Input data:
================
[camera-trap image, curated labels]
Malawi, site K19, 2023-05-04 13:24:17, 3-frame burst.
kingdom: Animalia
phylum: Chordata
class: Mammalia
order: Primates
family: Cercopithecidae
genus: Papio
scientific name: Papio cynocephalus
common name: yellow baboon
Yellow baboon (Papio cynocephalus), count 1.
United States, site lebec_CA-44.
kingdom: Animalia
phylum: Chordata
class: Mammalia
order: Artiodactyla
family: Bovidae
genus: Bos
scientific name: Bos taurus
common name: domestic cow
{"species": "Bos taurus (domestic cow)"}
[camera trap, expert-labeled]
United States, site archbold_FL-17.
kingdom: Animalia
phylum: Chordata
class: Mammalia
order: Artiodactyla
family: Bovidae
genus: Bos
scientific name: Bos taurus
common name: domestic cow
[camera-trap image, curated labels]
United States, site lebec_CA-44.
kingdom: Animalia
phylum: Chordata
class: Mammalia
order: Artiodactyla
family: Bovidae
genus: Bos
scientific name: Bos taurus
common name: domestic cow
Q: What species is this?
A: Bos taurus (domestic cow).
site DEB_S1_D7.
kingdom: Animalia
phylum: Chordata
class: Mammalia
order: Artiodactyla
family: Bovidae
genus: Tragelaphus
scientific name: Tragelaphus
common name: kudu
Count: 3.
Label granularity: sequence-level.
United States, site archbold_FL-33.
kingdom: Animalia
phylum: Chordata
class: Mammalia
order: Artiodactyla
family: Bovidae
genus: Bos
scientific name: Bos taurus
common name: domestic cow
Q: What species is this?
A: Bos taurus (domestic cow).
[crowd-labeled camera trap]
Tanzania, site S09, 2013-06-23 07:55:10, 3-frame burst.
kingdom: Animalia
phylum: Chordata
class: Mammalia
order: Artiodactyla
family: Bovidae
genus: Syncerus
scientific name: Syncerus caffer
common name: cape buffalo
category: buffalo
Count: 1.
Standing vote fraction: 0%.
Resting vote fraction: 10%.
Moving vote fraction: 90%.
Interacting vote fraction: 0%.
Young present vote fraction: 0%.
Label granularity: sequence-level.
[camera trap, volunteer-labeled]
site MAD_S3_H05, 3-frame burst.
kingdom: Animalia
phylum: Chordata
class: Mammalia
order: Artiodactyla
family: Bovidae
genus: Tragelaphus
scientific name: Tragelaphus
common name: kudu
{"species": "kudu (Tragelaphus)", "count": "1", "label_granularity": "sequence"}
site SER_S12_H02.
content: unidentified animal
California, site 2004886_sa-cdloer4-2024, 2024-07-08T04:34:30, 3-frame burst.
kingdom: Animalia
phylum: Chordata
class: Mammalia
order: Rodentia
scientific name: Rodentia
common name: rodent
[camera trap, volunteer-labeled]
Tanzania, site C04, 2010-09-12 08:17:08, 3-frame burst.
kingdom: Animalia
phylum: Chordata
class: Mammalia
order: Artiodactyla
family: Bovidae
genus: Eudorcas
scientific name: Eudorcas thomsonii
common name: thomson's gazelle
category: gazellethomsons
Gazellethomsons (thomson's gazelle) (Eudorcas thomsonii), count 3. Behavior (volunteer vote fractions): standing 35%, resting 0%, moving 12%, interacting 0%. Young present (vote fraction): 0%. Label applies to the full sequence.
================
Action item: Please say how many lines of the material above include "burst", giving that number and no other words.

Written answer: 5